Bu ayın içinde Mescid-i
Nebevî’nin inşasına başlanmıştır.
Hz. Peygamber aleyhisselâmın âhirete irtihalinin de rebîülevvel ayında olduğu konusunda
görüş birliği vardır.
Meşhur olan rivayete göre Resûl-i
Ekrem aleyhisselâm,12 Rebîülevvel Pazartesi
günü vefat etmiştir.
Hz.
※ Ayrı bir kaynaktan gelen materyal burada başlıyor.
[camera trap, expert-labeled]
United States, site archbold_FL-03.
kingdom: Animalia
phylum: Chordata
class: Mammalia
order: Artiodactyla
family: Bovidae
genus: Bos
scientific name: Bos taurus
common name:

Peygamber aleyhisselâmın doğum, hicret ve vefatının rebîülevvel ayında ve pazartesi
gününde olması bazı araştırmacılarca, rebîülevvel ayının Araplar’da bolluk ve
bereket ayı sayılması ve eski medeniyetlerde pazartesi gününün ayın yaratıldığı
gün kabul edilmesiyle irtibatlandırılarak İslâm’da ibadet vakitlerinin
belirlenmesi bakımından ayın önemli bir yeri olduğu, hilâlin müslümanlar için
sembolik bir anlam taşıdığı ve bunun evrenle insanın kaderi arasındaki ilişkiye
işaret ettiği ifade edilmiştir.[6]
∞
NOT:
-Bugün
Hicri tarih, 1-rebiulevvel-1439 hicri yılın 61. Günü.
-Peygamber efendimiz aleyhisselâmın “1 Rebîülevvel’de buradan ayrılıp Medine’ye doğru yola çıkan
Resûl-i Ekrem 8 Rebîülevvel Pazartesi günü Kubâ’ya varmış ve burada Kubâ
Mescidi’ni inşa etmiştir.” Bu sene 1- Rebîülevvel’in pazertesiye denk gelmesi
inşallah faal-i hayırdır.
-“ Peygamber efendimiz buyuruyor ki: "kim bu aya girildigini birbirine
haber verirse onu cennetine alması için kıyamete kadar Allaha dua
edecegim" şeklinde bir söz hadis diye ortalıklarda ve internet
sitelerinde, hiçbir uydukda olsa kaynak göeterilmeden geçiyor.
Hiçbir sağlam hadis kaynağında böyle bir
rivayete rastlanmamıştır.
-Yukarıda anlatılan bu ayın
faziletlerine atfen söylenmiş bir değerlendirme sözü gibi görünüyor.
Bu münasebetle içinde kutlu
doğumu ve hicretin Sevir’den hareket noktasını içinde bulunduran Rebiulevvel
ayınızı tebrik eder, bereketlere vesile olmasını ‘Bârik Teâlâ’ dan niyaz
ederim,
Necdet İÇEL
[5] Muhammed
Hamidullah, “Hicri Takvim ve Tarihi Arkaplanı” UÜ İlâhiyat Fakültesi Dergisi,s.